Extracted text →
— start —
Luis R. RONDA-PEREZ;  Mercedes A. Quesada-Rodriguez, Plaintiffs, Appellants, v. BANCO BILBAO VIZCAYA ARGENTARIA-PUERTO RICO, Defendant, Appellee.

No. 04-2087.

Decided: April 13, 2005

Before TORRUELLA, Circuit Judge, COFFIN, Senior Circuit Judge, and LIPEZ, Circuit Judge. Enrique J. Mendoza-Mendez with whom Mendoza Law Offices was on brief for appellants. Pedro J. Manzano-Yates with whom Rosa M. Mendez-Santoni and Fiddler Gonzalez & Rodriguez, PSC were on brief for appellee.

This is an appeal from a grant of summary judgment for the employer-defendant in an age discrimination suit.   We affirm essentially for the reasons articulated in the district court's opinion, which contains a clear and detailed statement of facts and a conclusion, with which we agree, that there was a complete failure of proof of age as a motivating factor.   We add this supplementary opinion to address, at plaintiff-appellant's urging, the question whether, in light of Reeves v. Sanderson Plumbing Prods., Inc., 530 U.S. 133, 120 S.Ct. 2097, 147 L.Ed.2d 105 (2000), plaintiff's prima facie case, together with his assaults on the truth of appellee's reasons for terminating him, are enough, without more, to defeat summary judgment.
— end —
Data records →
— start —
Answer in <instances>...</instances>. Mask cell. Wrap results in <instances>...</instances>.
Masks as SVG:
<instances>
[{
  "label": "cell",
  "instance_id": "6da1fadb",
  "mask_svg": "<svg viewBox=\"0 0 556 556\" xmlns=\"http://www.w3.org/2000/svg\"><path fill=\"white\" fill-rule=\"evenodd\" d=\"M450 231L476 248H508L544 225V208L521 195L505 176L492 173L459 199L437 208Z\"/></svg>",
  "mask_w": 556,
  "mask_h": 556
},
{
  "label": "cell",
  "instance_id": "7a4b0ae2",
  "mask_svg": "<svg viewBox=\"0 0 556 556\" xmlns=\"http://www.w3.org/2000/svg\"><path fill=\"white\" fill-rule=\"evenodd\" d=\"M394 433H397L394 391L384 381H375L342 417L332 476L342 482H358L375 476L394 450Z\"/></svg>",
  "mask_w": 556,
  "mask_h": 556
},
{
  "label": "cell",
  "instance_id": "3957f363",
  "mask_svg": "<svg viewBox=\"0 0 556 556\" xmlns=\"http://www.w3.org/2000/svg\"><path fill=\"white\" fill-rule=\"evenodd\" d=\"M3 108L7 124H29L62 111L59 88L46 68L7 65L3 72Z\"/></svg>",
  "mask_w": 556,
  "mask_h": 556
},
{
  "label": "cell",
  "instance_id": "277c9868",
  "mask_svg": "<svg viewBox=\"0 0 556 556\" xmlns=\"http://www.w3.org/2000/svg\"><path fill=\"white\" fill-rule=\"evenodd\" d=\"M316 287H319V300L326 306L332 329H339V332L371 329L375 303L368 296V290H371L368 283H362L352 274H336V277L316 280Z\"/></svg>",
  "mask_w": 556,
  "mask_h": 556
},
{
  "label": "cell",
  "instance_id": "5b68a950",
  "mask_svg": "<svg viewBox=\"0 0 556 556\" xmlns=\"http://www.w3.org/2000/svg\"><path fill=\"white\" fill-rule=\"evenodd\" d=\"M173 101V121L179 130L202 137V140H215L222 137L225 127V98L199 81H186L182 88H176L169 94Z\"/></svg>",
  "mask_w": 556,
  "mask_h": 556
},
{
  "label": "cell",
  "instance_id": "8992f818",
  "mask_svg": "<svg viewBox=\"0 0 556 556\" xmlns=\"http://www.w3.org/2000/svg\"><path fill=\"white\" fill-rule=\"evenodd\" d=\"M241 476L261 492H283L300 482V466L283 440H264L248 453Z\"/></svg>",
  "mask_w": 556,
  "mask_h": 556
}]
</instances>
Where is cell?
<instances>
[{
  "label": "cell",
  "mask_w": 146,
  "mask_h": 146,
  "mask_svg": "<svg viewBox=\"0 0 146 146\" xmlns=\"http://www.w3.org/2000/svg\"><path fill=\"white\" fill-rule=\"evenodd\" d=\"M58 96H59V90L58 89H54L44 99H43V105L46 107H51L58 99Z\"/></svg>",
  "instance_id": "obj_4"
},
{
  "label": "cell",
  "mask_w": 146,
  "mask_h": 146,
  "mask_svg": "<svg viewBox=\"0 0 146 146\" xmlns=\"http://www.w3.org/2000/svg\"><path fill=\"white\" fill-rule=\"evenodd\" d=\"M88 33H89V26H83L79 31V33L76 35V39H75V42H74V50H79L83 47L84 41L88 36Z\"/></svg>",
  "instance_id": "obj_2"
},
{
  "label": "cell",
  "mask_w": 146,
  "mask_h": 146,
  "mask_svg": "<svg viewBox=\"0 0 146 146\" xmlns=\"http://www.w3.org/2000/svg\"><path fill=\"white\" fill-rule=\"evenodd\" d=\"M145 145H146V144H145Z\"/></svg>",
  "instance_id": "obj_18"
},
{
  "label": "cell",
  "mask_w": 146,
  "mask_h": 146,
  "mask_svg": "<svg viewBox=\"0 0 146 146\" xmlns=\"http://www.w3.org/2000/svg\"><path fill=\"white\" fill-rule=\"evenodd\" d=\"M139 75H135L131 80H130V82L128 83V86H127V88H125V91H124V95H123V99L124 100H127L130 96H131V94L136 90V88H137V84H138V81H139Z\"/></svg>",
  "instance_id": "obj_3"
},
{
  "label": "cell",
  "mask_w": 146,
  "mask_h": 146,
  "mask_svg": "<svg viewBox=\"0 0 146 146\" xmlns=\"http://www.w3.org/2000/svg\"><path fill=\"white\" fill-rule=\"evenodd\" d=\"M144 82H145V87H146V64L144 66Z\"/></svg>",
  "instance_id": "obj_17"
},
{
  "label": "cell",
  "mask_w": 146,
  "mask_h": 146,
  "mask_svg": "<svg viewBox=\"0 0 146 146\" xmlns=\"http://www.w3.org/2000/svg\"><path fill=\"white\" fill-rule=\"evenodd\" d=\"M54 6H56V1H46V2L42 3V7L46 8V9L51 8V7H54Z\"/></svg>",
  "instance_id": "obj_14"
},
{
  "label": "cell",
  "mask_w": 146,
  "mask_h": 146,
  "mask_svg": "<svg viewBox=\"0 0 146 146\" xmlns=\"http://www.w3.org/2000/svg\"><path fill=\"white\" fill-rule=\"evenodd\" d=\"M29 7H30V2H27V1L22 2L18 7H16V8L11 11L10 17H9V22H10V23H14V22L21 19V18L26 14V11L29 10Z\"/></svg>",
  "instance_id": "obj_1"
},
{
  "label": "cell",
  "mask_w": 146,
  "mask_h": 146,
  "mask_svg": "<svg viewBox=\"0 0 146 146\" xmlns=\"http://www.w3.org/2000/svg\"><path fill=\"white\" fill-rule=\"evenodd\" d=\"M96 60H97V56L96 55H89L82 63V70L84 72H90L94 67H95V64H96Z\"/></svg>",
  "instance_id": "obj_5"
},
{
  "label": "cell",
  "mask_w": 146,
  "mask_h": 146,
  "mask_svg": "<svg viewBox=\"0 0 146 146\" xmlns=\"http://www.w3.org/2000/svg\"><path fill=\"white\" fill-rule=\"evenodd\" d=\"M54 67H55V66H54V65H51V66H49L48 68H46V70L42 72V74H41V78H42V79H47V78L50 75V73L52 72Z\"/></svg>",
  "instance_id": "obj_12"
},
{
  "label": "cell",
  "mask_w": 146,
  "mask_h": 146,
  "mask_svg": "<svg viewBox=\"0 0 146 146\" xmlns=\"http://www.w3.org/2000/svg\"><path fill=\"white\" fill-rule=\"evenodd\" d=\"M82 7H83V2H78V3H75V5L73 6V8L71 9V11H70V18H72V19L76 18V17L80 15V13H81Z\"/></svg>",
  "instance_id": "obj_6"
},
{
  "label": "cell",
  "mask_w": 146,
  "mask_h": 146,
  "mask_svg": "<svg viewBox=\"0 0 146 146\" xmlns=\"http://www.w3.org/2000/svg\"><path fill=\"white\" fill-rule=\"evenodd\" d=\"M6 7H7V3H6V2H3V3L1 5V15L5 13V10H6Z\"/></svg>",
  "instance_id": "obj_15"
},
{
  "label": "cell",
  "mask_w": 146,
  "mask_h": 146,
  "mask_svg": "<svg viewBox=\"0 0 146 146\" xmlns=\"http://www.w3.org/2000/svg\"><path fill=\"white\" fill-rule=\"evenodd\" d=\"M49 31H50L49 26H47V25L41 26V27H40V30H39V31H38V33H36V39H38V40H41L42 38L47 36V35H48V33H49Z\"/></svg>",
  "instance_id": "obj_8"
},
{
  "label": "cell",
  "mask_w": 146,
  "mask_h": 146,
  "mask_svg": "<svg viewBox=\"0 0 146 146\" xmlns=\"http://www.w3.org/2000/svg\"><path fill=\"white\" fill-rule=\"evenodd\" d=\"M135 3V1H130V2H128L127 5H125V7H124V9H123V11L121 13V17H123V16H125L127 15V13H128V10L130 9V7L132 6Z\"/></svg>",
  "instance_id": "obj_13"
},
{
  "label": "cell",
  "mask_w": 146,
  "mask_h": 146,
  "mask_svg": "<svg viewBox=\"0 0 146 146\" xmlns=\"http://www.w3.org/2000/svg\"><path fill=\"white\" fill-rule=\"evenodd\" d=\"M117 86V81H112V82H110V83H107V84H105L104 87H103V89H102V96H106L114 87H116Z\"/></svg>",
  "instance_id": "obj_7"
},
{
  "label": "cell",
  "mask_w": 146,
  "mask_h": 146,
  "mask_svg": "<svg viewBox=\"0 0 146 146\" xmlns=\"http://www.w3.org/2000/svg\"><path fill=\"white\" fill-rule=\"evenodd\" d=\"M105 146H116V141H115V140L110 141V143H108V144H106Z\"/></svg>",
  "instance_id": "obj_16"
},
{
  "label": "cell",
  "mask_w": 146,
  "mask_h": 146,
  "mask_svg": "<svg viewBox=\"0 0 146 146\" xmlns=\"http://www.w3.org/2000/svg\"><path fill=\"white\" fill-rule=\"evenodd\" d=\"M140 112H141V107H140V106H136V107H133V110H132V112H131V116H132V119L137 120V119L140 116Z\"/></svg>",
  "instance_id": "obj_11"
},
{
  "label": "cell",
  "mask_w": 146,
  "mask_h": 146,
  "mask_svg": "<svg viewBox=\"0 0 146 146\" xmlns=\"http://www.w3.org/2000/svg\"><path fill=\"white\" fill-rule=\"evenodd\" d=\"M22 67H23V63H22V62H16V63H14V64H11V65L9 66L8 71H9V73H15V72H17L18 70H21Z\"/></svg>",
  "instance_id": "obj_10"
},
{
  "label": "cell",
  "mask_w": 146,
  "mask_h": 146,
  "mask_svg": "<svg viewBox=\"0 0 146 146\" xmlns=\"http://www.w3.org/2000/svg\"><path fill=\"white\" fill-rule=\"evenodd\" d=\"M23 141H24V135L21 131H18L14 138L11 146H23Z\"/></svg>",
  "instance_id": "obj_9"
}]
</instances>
— end —
Written task 1 → Based on the court opinion above, decide whether each statement agrees with it, answering yes or no and quoting the words that settle it: (a) The case was decided on April 13, 2005. (b) The summary judgment being appealed was granted for the plaintiffs. (c) The appeals court reverses the district court.
Written task 2 → In the court opinion above, which Supreme Court decision does the appellant urge the court to consider?
Written task 3 → Transcribe the part of the court opinion above starting with "Luis R. RONDA-PEREZ;" and going on through "brief for appellee.".

Task response 1 →
(a) Yes: "Decided: April 13, 2005"
(b) No: "a grant of summary judgment for the employer-defendant"
(c) No: "We affirm essentially for the reasons articulated in the district court's opinion"

Task response 2 → Reeves v. Sanderson Plumbing Prods., Inc., 530 U.S. 133 (2000).

Task response 3 →
Luis R. RONDA-PEREZ;  Mercedes A. Quesada-Rodriguez, Plaintiffs, Appellants, v. BANCO BILBAO VIZCAYA ARGENTARIA-PUERTO RICO, Defendant, Appellee.

No. 04-2087.

Decided: April 13, 2005

Before TORRUELLA, Circuit Judge, COFFIN, Senior Circuit Judge, and LIPEZ, Circuit Judge. Enrique J. Mendoza-Mendez with whom Mendoza Law Offices was on brief for appellants. Pedro J. Manzano-Yates with whom Rosa M. Mendez-Santoni and Fiddler Gonzalez & Rodriguez, PSC were on brief for appellee.